Un caso emblematico è l’Assunzione della Vergine del maestro umbro, oggi in una cappella laterale della chiesa della SS. Annunziata di Firenze ma originariamente collocata sull’altar maggiore. Nel tracciare le figure di quest’opera, il Perugino derivò e adattò molti angeli e apostoli dalla sua Ascensione di Cristo, ora a Lione, originariamente parte di una pala d’altare nella chiesa di San Pietro a Perugia. Vasari, che reputava inaccettabile questa prassi, riferiva che al momento dello svelamento della tavola, l’Assunzione “fu da tutti i nuovi artefici assai biasmata. Erasi Pietro servito di quelle figure ch’altre volte era usato mettere in opera, dove tentandolo gli amici suoi dicevano che affaticato non s’era e che aveva tralasciato il buon modo dell’operare, e per avarizia e per non perder tempo era incorso in tale errore. A i quali Pietro rispondeva: ‘Io ho messo in opera le figure altre volte lodate da loro, e songli infinitamente piacciute; se ora gli dispiacciono e non le lodano, che ne posso io?’” Oggi, anche a causa della moderna ossessiva ricerca di qualcosa di innovativo, è anche troppo facile deridere il povero Pietro. Persino un estimatore come Paolo Giovio scriveva del Perugino: “l’inaridirsi della sua fantasia lo costrinse a tornare sempre ai volti leziosi in cui si era fissato da giovane”.

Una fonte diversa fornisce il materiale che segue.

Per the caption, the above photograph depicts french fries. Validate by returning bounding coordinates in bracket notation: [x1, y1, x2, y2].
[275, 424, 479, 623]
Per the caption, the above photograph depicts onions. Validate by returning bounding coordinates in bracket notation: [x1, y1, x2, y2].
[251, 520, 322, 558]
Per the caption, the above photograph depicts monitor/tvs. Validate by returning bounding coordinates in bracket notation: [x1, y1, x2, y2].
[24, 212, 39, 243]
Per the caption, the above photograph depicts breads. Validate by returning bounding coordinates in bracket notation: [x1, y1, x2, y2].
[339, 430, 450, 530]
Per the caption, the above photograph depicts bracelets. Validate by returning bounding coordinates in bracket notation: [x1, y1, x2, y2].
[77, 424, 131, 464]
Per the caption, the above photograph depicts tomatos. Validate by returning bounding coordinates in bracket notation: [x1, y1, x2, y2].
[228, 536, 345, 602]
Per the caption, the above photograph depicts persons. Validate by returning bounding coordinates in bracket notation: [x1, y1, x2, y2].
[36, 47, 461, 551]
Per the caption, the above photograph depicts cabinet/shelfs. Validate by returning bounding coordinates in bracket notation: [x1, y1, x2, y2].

Però, se al tramonto di questo anno dedicato a Raffaello, volessimo fare un salto nella cattedrale di Fiesole, in cerca di bellezza piuttosto che di novità, potremmo certamente trovarla nell’immagine sapientemente dipinta del San Sebastiano, tratta dal Perugino, il quale era noto per non avere pari nel raffigurare con “morbidezza e dolcezza” “il volto e l’espressione dei santi”. L’espressione pacifica di Sebastiano affonda le radici nella fede e nella fiducia che le ferite causate dalle frecce non lo avrebbero condotto alla morte; per tale motivo, per secoli il santo divenne un baluardo per difendersi dalla peste. In questo anno flagellato dal Covid, per coloro che credono nel potere dell’arte o dei santi, o in entrambi, auguriamoci che l’affresco possa essere d’ispirazione per un Natale più sereno e d’auspicio per un Capodanno tranquillo.